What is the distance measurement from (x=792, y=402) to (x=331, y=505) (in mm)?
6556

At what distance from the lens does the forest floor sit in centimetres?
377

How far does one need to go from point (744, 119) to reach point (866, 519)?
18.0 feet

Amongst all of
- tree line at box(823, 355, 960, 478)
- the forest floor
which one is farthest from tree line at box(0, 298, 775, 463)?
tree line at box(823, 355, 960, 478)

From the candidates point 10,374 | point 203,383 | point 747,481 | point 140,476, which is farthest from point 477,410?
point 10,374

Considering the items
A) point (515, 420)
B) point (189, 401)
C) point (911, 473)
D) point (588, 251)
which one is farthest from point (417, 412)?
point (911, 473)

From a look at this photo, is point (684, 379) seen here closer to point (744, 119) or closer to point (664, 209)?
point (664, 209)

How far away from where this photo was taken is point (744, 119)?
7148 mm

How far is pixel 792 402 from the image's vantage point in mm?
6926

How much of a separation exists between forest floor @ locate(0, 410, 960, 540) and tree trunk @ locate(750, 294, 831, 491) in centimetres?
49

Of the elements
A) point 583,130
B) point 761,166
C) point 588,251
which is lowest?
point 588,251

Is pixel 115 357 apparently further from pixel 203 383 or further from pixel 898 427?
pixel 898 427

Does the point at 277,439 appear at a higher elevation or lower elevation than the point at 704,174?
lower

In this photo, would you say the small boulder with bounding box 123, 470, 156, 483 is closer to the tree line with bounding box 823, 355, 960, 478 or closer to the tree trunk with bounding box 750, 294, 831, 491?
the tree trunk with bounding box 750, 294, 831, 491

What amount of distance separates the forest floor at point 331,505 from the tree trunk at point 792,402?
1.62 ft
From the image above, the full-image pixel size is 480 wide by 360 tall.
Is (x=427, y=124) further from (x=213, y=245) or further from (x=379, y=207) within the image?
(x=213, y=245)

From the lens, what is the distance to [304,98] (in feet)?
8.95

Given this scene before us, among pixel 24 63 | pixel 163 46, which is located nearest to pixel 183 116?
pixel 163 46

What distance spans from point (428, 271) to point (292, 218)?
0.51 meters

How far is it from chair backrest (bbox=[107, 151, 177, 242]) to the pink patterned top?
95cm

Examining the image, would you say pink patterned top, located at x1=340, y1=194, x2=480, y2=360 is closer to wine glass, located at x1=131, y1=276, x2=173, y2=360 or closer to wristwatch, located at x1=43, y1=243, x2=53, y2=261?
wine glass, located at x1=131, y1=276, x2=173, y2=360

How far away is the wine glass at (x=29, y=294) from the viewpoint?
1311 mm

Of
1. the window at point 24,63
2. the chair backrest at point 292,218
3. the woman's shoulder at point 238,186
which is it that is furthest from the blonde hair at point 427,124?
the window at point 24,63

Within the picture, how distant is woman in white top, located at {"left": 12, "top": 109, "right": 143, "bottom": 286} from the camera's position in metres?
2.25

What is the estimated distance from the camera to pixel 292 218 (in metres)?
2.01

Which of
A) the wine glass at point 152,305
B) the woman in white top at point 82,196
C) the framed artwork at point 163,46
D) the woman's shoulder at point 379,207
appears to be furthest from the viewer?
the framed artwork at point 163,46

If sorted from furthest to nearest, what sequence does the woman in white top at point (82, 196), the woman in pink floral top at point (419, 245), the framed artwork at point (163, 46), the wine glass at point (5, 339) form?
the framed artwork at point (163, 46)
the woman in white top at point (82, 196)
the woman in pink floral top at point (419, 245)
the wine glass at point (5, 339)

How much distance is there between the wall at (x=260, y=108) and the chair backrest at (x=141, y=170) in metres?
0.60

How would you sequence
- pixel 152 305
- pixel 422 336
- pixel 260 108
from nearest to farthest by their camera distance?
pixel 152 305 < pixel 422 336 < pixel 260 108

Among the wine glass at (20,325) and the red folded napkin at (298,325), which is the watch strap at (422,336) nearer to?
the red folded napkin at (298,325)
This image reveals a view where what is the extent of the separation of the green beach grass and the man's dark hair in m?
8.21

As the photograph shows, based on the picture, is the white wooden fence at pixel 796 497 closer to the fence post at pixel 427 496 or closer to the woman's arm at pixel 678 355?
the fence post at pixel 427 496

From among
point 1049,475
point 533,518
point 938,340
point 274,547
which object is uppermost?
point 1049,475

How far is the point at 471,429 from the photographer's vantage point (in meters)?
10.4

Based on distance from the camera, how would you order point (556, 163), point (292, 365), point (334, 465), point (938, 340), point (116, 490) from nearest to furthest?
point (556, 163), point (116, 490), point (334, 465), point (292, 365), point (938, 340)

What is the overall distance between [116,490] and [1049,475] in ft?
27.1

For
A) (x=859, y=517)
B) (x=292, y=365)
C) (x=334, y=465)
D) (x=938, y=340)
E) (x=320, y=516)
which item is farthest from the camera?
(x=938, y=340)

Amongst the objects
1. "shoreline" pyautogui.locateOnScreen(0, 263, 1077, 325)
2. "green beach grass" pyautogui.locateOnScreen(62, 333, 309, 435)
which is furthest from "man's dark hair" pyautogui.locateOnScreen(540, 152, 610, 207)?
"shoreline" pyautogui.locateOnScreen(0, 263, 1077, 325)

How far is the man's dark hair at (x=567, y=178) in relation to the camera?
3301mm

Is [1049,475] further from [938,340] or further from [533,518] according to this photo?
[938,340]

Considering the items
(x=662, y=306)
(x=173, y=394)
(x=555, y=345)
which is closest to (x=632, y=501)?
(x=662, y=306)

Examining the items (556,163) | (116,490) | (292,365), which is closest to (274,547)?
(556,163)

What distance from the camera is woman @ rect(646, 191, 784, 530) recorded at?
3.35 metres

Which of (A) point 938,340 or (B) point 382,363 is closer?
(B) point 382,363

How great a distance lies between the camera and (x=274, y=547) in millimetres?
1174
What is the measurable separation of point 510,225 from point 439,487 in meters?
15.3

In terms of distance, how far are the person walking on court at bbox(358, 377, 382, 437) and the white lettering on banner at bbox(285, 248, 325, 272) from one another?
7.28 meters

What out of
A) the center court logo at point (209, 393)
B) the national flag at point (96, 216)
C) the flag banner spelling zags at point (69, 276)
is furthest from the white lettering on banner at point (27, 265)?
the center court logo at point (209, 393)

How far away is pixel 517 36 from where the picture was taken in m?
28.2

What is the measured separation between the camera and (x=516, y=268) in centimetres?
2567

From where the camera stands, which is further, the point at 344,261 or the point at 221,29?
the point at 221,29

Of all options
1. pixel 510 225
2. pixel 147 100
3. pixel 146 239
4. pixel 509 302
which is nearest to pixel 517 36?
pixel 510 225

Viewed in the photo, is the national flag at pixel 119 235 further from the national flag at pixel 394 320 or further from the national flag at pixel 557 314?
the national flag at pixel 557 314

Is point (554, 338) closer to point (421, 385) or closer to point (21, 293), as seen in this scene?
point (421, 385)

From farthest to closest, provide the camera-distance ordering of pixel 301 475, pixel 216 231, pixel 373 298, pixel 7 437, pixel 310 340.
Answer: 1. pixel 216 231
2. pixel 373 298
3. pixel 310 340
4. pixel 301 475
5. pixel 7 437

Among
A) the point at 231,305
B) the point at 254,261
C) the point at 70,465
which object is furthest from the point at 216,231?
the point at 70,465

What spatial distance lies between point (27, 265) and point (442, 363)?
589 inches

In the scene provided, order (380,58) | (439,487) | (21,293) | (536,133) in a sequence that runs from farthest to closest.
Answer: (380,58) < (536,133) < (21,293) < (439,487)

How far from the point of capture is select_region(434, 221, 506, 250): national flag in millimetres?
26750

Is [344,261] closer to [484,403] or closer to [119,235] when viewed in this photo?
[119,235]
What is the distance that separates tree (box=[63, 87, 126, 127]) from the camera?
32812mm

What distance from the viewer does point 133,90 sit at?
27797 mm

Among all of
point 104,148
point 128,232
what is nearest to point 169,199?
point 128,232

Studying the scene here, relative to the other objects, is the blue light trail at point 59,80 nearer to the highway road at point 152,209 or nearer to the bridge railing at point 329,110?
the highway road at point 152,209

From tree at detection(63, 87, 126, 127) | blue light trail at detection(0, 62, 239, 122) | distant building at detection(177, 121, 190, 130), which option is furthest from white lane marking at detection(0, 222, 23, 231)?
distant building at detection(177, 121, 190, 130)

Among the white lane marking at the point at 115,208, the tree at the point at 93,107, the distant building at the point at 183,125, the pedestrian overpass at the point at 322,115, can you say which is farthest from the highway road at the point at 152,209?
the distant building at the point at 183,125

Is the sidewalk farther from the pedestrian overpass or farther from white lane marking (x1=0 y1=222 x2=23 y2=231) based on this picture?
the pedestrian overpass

○ ○ ○ ○ ○

= PROBLEM STATEMENT =
Starting from the line containing "Among the white", repeat each line through the end of the entries, exactly.

= SOLUTION TO THIS PROBLEM =
Among the white lane marking at the point at 115,208, the tree at the point at 93,107, the distant building at the point at 183,125, the pedestrian overpass at the point at 322,115, can you say which is farthest from the highway road at the point at 152,209?
the distant building at the point at 183,125

Is the sidewalk farther from the pedestrian overpass or farther from white lane marking (x1=0 y1=222 x2=23 y2=231) based on this picture?
the pedestrian overpass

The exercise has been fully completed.